Written request »
Collect every line of the data below that contains the string "form". Case counts.

** start Recorded data **

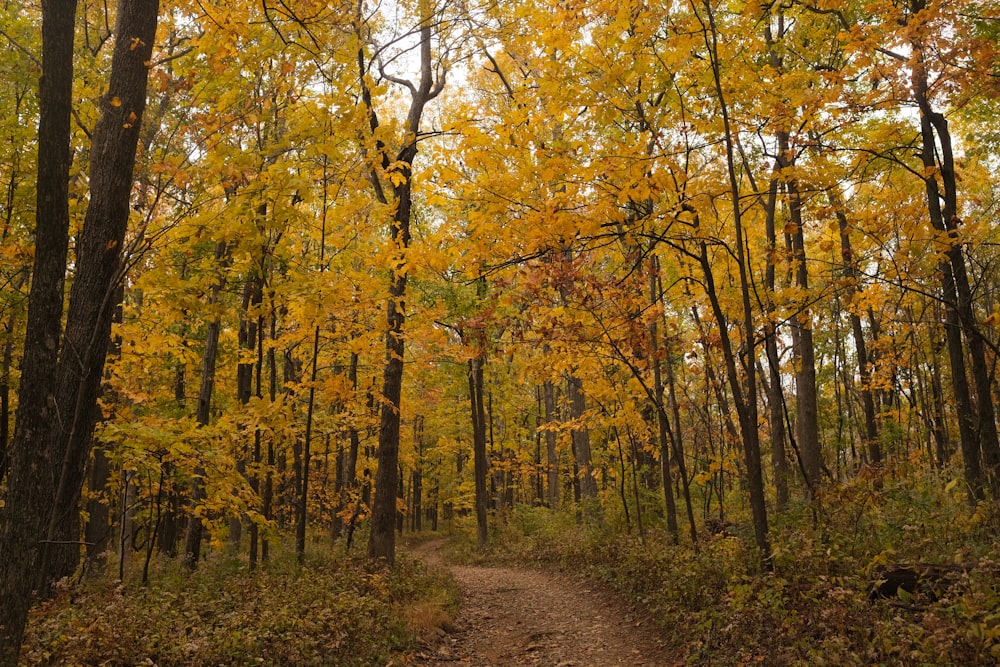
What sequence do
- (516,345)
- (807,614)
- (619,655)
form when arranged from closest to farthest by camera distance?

** end Recorded data **

Response to the task »
form when arranged from closest to farthest by camera distance?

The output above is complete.